The discipline of project risk management is all about limiting and hindering the adverse impacts of negative events. The complementary discipline of project opportunity management is all about increasing and enabling the beneficial outcomes of positive events.

In this post I want to look at both practices and treat them as a whole— Risk and Opportunity Management (ROM)—while showing that managing them is nothing more than common sense.

Internal vs. External

The risks and opportunities that are triggered by external project sources are generally out of the control of the project manager’s influence (e.g. organizational changes, political climate changes, strategy changes, technology shifts, etc.). External risks and opportunities are generally difficult to anticipate, avoid or eliminate. The best strategy to approach external factors is to mitigate their impact when they occur.

Most often, however, the source of project risks and opportunities are internal and can generally be controlled by the project manager and the project team (e.g. technical and quality issues, stakeholder requests, scheduling, requirements, budgets, etc.). Internal risks and opportunities are generally easier to anticipate, mitigate, control or exploit, since such events will show up in the day-to-day project work.

Now let’s talk about ROM.

The key of practicing effective ROM is twofold:

1. Awareness: The project team has to be aware that ROM will be conducted regularly, like any other project activity.

2. Active: ROM will have to be conducted actively and not reactively (e.g. when really needed).

Allowing things to happen, letting opportunities slip, or, even worse, being risk averse (i.e. zero tolerance for errors and failure) is not only project management negligence or ignorance. It is yet another project risk (of project-internal nature). Hence, make sure you as a project manager will not fall into this trap and become a risk for your own project!

• _Data rows_:
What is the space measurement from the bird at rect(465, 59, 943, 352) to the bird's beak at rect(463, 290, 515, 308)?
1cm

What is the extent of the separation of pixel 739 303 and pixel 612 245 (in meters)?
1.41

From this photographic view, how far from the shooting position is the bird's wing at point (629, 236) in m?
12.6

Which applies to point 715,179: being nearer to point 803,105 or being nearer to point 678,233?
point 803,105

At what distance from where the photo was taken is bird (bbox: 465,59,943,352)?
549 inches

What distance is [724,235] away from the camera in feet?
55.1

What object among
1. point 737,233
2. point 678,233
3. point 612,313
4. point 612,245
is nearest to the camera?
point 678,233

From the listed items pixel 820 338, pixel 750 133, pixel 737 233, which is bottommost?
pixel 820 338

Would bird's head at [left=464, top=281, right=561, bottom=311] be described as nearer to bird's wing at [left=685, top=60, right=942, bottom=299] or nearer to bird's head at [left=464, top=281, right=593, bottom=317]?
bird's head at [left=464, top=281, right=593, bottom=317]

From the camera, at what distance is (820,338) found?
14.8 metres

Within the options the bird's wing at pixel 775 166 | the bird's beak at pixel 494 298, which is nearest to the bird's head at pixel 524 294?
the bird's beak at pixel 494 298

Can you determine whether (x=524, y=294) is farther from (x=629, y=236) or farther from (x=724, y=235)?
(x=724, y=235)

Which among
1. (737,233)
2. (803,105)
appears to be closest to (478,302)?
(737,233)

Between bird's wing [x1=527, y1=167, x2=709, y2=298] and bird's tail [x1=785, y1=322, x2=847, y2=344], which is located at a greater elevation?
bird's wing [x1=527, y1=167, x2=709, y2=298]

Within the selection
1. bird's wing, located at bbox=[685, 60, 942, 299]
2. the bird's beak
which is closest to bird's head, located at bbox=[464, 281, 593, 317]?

• _Given instruction 1_:
Duplicate the passage of the risk and opportunity text starting with "Internal vs. External" and going on through "talk about ROM.".
• _Given instruction 2_:
Condense the paragraph of the risk and opportunity text that begins "The risks and opportunities that are triggered by external" into a short bulleted list that keeps its main facts.
• _Given instruction 3_:
According to the risk and opportunity text, what are the two keys to practicing effective ROM?
The material after the risk and opportunity text isn't needed for this work.

• _Exercise solution 1_:
Internal vs. External

The risks and opportunities that are triggered by external project sources are generally out of the control of the project manager’s influence (e.g. organizational changes, political climate changes, strategy changes, technology shifts, etc.). External risks and opportunities are generally difficult to anticipate, avoid or eliminate. The best strategy to approach external factors is to mitigate their impact when they occur.

Most often, however, the source of project risks and opportunities are internal and can generally be controlled by the project manager and the project team (e.g. technical and quality issues, stakeholder requests, scheduling, requirements, budgets, etc.). Internal risks and opportunities are generally easier to anticipate, mitigate, control or exploit, since such events will show up in the day-to-day project work.

Now let’s talk about ROM.

• _Exercise solution 2_:
- External risks and opportunities are generally outside the project manager's control (e.g., organizational, political, strategy or technology changes).
- They are hard to anticipate, avoid or eliminate.
- The best approach is to mitigate their impact when they occur.

• _Exercise solution 3_:
Awareness and being active.